Stars wary of 'Carnasty' surprise at Open Championship

Shane Lowry plays from the bunker during a practice round at Carnoustie

Tommy Fleetwood has heard about the Carnoustie horror stories of Opens past, Pádraig Harrington and Phil Mickelson have witnessed some of them, and they all agree that “Carnasty” is a more than fitting nickname for this week’s major championship venue.

The most famous victim of this grand old links looking out to the North Sea from Scotland’s east coast is the Frenchman Jean van de Velde, whose triple-bogey seven at the 72nd hole wiped out his three-stroke lead in 1999 and consigned him to the role of Open Championship footnote and sporting blooper reel regular as Scotland’s Paul Lawrie took advantage via a play-off.

Yet Carnoustie has dashed the aspirations of many more besides, particularly that week 19 years ago when its narrow fairways and thick rough wreaked havoc on the field and nobody scored under par in round one and 18-hole leader Rod Pampling of Australia followed his opening 71 with a second-round 86 to miss the cut.

I haven’t played, I’ve watched the last two Opens at Carnoustie on TV, and I know that this week is playing different to those,” European number one Fleetwood said yesterday, “and I know there’s been some horror stories on this golf course.

Tommy Fleetwood after his win in Gleneagles
Tommy Fleetwood after his win in Gleneagles

Harrington, who won here in 2007 for the first of his back-to-back Open success, had some scary moments at Carnoustie 11 years ago, twice finding the water of Barry Burn at the 18th. He not only survived to tell the tale but left with the Claret Jug after a play-off with Sergio Garcia.

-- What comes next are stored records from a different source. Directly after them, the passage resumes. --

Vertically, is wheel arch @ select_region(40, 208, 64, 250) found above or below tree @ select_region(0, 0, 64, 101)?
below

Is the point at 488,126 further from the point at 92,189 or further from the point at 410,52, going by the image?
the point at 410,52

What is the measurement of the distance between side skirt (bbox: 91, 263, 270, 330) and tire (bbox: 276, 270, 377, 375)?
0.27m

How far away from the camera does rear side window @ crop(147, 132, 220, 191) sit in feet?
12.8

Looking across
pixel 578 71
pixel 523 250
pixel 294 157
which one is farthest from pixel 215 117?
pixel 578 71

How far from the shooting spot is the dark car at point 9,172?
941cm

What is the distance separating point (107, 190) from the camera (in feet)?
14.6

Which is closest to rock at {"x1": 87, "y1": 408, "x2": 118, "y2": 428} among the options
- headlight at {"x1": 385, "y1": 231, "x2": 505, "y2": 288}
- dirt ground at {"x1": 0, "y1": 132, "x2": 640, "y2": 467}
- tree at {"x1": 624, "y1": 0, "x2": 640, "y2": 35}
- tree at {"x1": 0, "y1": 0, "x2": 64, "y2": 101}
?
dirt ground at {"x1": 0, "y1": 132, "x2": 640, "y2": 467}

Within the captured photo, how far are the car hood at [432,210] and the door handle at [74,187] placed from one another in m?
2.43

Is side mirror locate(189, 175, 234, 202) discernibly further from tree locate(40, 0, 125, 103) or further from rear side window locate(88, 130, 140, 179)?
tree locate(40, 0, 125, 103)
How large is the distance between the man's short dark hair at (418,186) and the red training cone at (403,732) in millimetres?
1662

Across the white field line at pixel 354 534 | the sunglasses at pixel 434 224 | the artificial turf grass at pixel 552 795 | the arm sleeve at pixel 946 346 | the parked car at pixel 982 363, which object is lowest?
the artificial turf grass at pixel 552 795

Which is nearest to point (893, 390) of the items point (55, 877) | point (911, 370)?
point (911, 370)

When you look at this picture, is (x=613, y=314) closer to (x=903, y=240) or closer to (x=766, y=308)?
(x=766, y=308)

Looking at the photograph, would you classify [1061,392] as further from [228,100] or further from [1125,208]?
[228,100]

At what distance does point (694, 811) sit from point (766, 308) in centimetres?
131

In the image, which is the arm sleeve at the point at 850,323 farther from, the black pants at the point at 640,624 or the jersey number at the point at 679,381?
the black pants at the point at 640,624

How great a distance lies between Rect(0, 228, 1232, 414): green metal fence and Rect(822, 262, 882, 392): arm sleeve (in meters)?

“I do think this is the hardest (on The Open rotation), no doubt about it. I think you get — well, for starters, there’s… 13 par fours. You have three par threes, two par fives. So you’re not given a lot of options.

You’ve got all those par fours, in general, you’re going to have to hit shots between bunkers. I don’t know, there’s hardly a bunker on this course, as on any links course, that you can play to the green from. They’re all mini hazards; if you’re hitting in, you’re pitching out.

“Then you come to the end of the golf course. The last four holes can be brutish, at best. No matter how you’ve done in those first 14 holes, where you might have played well, and yes, you could have cemented, you could have a good score, you still have to get home to the clubhouse in those four holes. It’s a difficult stretch in golf, and to have them the last four holes of a championship really is what makes Carnoustie as tough as it is.”

Mickelson, who missed the cut in both his Open appearances at Carnoustie in 1999 and 2007, agrees with his fellow major champion about the tough examination that the 18h presents.

Phil Mickelson
Phil Mickelson

“We all saw tragedy there and we know what it’s capable of. It’s one of the scariest because there’s so much trouble everywhere. You know, you have water right, you have water left, you have the rough, you have water short, out-of-bounds left is a major factor. There’s just a lot of trouble everywhere. That’s a tough hole.”

Carnoustie will play much firmer and faster this week than on its most recent visits but that will not lessen the challenge, though Mickelson, who won The Open at Muirfield in 2013 in similarly fiery conditions, has marvelled at the conditions this time around following this summer’s heatwave, having played a practice round last week.

“It was incredible. I was really excited with my time there because I think I got to see Carnoustie for its greatness, and it’s firm and fast, and the bunkers were in play and very hard to avoid.

“The first time I ever played it was ’99, and it was a rough week. The course wasn’t set-up its best, and this week it is. I think it will be one of the best Opens.

“I would say that when it’s windy, it really is an advantage for me because drivers are not necessary. In fact, they are not encouraged, because you get the ball up in the air.

A day like today where you can throw the ball up in the air and a lot of guys are hitting drivers, the ground isn’t as important. But when it gets windy like it was at Muirfield in 2013 and the ground was firm like it is this year at Carnoustie; in 2013, it’s very advantageous for me because I don’t have to hit drivers. I can hit long irons, and I can get the long irons on the ground as quick or quicker than anybody.

“I’m either going to carry a driver or that hot 3-wood, but there’s actually only two holes I plan on using it, both par fives (the sixth and 15th). I see me hitting a lot lower shots. I have kind of a low 1-iron that I’ve been putting in the bag… and it’s very low. Gets on the ground quick. I’ll hit that on probably the last 10 holes, almost every hole.”